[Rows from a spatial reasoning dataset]
━━━━━━━━━━━━━━━━━━━━━━━━━━━━━━
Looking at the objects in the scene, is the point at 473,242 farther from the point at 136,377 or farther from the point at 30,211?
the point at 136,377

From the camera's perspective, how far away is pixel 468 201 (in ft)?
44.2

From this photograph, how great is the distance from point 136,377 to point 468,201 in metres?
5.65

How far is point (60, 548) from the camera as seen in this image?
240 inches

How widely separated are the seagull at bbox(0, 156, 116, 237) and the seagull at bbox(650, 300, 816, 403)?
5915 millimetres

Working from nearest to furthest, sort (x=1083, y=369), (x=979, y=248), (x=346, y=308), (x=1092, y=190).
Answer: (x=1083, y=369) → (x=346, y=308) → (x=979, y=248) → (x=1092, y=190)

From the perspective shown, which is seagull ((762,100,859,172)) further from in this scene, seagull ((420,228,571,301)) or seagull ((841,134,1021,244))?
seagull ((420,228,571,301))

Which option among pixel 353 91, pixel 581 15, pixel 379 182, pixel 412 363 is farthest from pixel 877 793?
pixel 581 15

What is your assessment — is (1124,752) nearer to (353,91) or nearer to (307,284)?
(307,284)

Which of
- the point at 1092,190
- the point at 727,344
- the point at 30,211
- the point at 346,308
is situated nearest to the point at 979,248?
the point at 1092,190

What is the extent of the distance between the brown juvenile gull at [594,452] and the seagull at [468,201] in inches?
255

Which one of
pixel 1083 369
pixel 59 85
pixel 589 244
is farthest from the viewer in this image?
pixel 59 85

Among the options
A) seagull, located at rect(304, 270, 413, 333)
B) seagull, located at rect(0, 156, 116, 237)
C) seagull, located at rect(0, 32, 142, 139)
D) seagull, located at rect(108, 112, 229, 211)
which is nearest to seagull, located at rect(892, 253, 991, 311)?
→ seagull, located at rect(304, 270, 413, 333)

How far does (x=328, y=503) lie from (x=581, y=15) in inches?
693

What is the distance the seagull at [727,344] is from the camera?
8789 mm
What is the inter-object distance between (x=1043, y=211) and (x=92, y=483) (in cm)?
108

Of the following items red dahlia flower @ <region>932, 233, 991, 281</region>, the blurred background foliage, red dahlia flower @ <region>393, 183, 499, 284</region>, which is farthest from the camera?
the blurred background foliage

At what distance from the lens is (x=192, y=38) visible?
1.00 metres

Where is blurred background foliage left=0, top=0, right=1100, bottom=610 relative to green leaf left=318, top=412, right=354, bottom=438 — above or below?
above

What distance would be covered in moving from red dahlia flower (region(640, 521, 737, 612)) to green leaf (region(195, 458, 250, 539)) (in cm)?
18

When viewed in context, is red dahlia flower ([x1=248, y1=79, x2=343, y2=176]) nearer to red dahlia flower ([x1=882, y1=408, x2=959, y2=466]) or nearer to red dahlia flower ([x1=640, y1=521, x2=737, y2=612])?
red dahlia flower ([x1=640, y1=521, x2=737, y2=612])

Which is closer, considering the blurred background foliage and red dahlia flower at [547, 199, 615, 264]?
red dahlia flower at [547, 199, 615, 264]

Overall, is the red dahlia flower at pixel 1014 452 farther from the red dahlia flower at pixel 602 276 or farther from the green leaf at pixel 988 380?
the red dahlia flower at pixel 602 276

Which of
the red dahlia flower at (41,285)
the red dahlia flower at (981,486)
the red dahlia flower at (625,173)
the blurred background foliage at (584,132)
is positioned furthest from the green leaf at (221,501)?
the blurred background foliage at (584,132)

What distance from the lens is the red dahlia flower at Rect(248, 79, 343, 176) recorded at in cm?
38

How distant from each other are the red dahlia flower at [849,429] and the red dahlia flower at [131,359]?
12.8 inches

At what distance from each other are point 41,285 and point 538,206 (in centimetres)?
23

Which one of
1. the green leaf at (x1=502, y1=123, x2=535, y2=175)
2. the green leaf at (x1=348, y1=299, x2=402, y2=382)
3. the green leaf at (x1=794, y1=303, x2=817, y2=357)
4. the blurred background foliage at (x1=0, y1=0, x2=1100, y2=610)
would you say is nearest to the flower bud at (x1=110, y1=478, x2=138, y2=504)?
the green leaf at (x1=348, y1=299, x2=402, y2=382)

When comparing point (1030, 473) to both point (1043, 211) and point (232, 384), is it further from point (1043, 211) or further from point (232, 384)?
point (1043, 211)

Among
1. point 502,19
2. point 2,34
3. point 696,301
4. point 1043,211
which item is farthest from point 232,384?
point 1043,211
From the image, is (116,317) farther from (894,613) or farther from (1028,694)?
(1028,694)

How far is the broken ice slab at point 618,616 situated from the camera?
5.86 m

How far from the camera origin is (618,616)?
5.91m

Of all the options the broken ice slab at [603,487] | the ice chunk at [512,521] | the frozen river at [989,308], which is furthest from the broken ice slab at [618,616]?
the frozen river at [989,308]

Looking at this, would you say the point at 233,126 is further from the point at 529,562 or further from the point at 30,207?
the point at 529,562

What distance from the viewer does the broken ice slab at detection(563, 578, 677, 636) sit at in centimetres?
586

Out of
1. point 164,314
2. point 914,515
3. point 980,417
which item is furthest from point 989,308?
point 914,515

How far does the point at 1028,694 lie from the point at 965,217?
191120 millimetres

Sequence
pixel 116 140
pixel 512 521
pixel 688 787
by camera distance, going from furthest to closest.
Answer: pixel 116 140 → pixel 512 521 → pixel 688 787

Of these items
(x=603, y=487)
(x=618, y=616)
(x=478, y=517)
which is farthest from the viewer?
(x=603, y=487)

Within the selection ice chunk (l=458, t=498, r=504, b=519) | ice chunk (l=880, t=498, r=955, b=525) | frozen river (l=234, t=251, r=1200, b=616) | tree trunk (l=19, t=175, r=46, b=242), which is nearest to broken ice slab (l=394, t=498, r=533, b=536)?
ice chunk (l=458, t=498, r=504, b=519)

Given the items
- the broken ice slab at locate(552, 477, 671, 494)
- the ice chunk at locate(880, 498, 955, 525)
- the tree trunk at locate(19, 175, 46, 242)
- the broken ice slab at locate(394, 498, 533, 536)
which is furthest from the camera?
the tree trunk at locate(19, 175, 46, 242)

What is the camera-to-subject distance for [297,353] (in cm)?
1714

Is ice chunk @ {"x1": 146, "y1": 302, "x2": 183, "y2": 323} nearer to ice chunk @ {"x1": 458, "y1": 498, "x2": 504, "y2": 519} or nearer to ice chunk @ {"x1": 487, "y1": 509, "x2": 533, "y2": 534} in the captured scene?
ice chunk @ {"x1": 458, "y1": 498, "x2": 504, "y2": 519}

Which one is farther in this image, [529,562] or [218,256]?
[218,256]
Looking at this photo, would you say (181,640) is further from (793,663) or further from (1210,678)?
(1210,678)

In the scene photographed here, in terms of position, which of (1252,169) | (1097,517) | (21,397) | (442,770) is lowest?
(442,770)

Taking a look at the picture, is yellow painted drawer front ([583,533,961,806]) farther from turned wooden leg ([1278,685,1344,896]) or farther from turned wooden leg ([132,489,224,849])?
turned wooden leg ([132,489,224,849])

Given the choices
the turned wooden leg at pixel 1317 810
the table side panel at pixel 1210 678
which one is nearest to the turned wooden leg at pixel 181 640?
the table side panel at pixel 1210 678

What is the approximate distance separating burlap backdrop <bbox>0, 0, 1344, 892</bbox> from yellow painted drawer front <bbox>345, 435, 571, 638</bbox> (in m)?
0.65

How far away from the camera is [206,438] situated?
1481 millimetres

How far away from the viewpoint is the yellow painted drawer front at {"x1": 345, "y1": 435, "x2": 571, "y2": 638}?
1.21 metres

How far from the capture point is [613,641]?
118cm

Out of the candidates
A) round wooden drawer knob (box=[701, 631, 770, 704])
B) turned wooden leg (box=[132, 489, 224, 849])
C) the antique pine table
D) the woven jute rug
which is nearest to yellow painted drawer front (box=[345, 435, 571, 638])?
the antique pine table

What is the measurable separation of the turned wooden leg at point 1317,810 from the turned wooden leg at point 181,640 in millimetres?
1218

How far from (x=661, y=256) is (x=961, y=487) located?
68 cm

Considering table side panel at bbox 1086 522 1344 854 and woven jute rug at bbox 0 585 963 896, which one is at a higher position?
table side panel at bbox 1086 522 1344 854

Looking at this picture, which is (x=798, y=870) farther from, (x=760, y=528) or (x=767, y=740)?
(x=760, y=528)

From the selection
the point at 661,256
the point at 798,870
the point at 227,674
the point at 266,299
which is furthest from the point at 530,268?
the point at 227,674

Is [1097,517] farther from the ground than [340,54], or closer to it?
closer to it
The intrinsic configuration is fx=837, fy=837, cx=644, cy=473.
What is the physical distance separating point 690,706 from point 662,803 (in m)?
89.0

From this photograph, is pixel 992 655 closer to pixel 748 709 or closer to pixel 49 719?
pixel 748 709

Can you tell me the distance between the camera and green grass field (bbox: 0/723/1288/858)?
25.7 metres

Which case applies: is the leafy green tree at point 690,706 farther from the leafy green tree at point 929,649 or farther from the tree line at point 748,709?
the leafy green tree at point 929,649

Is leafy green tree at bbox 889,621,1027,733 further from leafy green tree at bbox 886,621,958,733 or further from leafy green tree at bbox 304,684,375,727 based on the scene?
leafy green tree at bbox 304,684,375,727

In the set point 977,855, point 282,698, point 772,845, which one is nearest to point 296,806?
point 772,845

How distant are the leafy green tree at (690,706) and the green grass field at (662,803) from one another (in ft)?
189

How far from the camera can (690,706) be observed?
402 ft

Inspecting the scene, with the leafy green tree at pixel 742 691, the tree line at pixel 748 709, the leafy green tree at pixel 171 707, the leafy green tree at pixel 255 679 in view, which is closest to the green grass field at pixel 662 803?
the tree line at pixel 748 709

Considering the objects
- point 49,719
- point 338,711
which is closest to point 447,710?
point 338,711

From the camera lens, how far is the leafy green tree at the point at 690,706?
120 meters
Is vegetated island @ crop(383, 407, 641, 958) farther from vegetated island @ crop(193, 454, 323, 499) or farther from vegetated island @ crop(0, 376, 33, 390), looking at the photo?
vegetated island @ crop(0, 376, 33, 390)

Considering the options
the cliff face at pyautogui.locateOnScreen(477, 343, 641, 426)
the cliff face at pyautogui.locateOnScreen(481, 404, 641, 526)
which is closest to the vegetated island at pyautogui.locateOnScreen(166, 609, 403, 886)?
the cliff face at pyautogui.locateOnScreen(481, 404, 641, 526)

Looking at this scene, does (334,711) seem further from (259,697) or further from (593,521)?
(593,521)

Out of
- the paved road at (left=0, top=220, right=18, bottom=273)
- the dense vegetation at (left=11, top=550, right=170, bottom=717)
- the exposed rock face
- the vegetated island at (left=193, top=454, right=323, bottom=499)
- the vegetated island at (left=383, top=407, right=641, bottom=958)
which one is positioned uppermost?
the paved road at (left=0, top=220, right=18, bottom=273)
━━━━━━━━━━━━━━━━━━━━━━━━━━━━━━
*TASK INSTRUCTIONS*
Format the lines of the listing above as a numbered list, from the line containing "Considering the options" up to and including the final line of the listing, leaving out blank lines.

*RESPONSE TO THIS EXERCISE*
1. Considering the options
2. the cliff face at pyautogui.locateOnScreen(477, 343, 641, 426)
3. the cliff face at pyautogui.locateOnScreen(481, 404, 641, 526)
4. which is closest to the vegetated island at pyautogui.locateOnScreen(166, 609, 403, 886)?
5. the cliff face at pyautogui.locateOnScreen(481, 404, 641, 526)
6. Looking at this scene, does (334,711) seem further from (259,697) or further from (593,521)?
7. (593,521)
8. Out of
9. - the paved road at (left=0, top=220, right=18, bottom=273)
10. - the dense vegetation at (left=11, top=550, right=170, bottom=717)
11. - the exposed rock face
12. - the vegetated island at (left=193, top=454, right=323, bottom=499)
13. - the vegetated island at (left=383, top=407, right=641, bottom=958)
14. which one is positioned uppermost?
15. the paved road at (left=0, top=220, right=18, bottom=273)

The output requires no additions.